TIP! Zorg dat de beloning (bijvoorbeeld het verorberen van een snack) maar enkele seconden duurt. Anders wordt het eerder een afleiding dan een beloning.
Nu je hond begrijpt wat je van hem verwacht, kan je specifieke commando’s toevoegen. Denk maar aan: ‘zit’, ‘blijf’, ‘apport’, ‘pak’, ‘los’ of ‘af’. Hou het simpel en duidelijk verstaanbaar.
Bijvoorbeeld bij het loslaten (stap 2): toon de snack heel duidelijk, vlak voor zijn neus.
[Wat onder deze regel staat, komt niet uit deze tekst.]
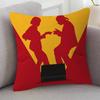 Movie Pulp Fiction Pillow Case Soft Double Sided Print Sofa Cushion Cover Throw Pillow Covers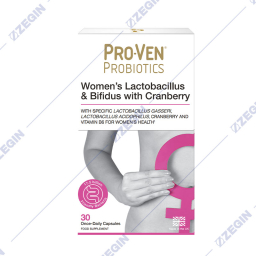 Proven Women's Lactobacillus&Bifidus with Cranberry / zenski probiotik / probiotik za zeni so brusnica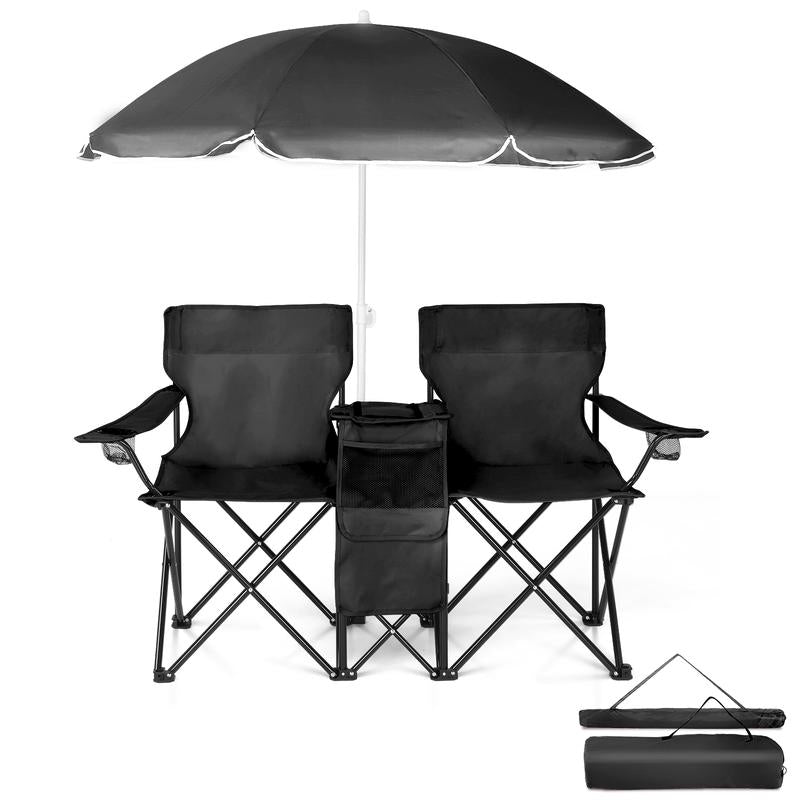 Mobiliario de camping: Silla plegable portátil de dos plazas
Laat je hond het speeltje los, beloon hem dan met de snack en zeg ‘los’ of ‘af’. Blijf dit consequent doen (herhaling is de boodschap!), zodat je hond het commando associeert met het loslaten van het speeltje — en het krijgen van een beloning.
TIP! Je leert hem dus éérst de handeling (loslaten) en daarna koppel je die pas aan een commando (‘los!’). Na een tijdje kan je het proberen zonder beloning en door enkel het commando te geven.
Nu je hond de basisprincipes onder de knie heeft, kan je beginnen te variëren en te experimenteren. Nu wordt het echt leuk!